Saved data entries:

—————

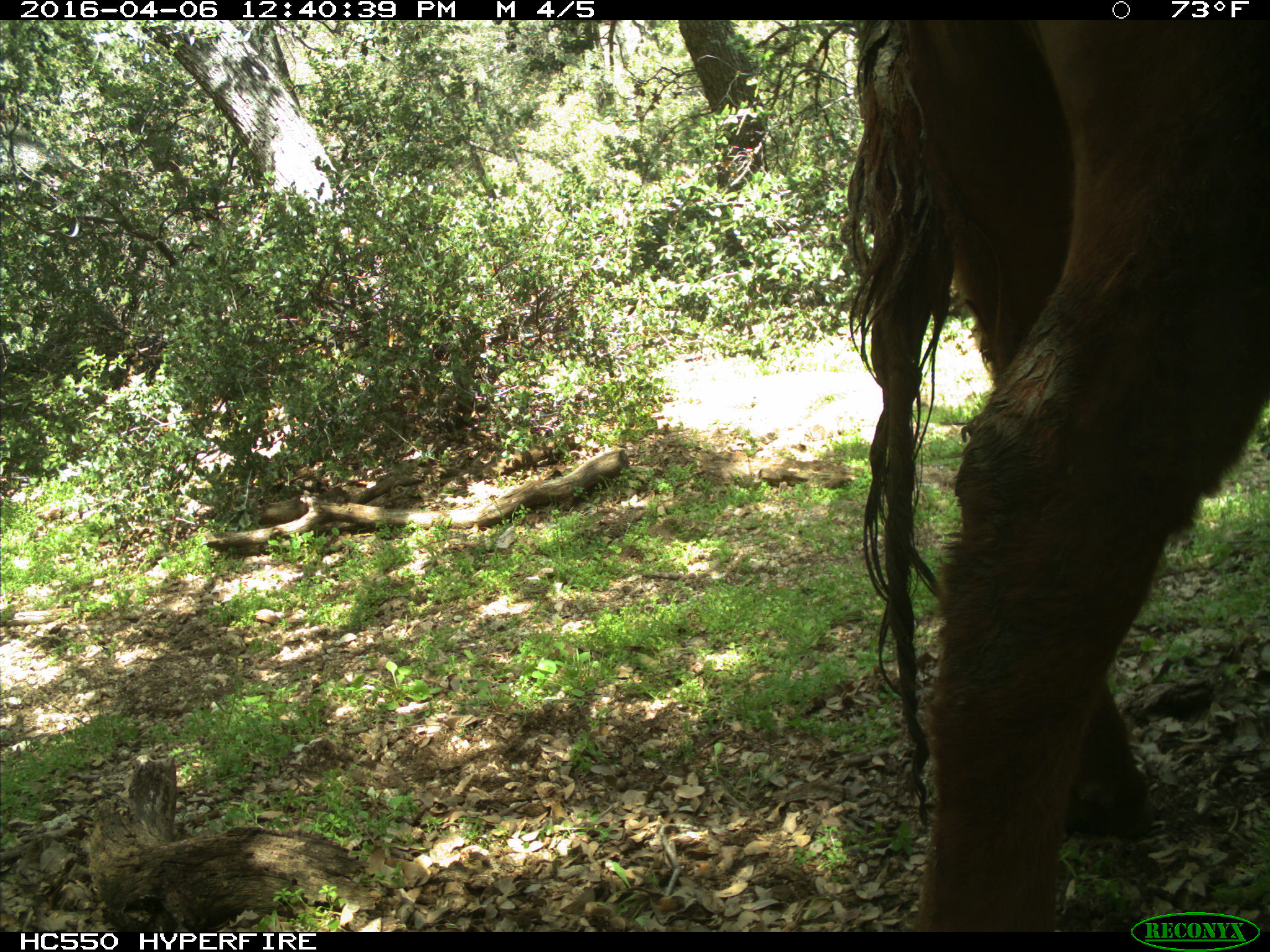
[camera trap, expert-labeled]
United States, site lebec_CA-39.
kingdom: Animalia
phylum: Chordata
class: Mammalia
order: Artiodactyla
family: Bovidae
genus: Bos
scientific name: Bos taurus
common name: domestic cow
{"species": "Bos taurus (domestic cow)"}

—————

# [REQUIRED ACTION]
Return each entry above unchanged. Leave the pictures out.

# [TASK RESPONSE]
[camera trap, expert-labeled]
United States, site lebec_CA-39.
kingdom: Animalia
phylum: Chordata
class: Mammalia
order: Artiodactyla
family: Bovidae
genus: Bos
scientific name: Bos taurus
common name: domestic cow
{"species": "Bos taurus (domestic cow)"}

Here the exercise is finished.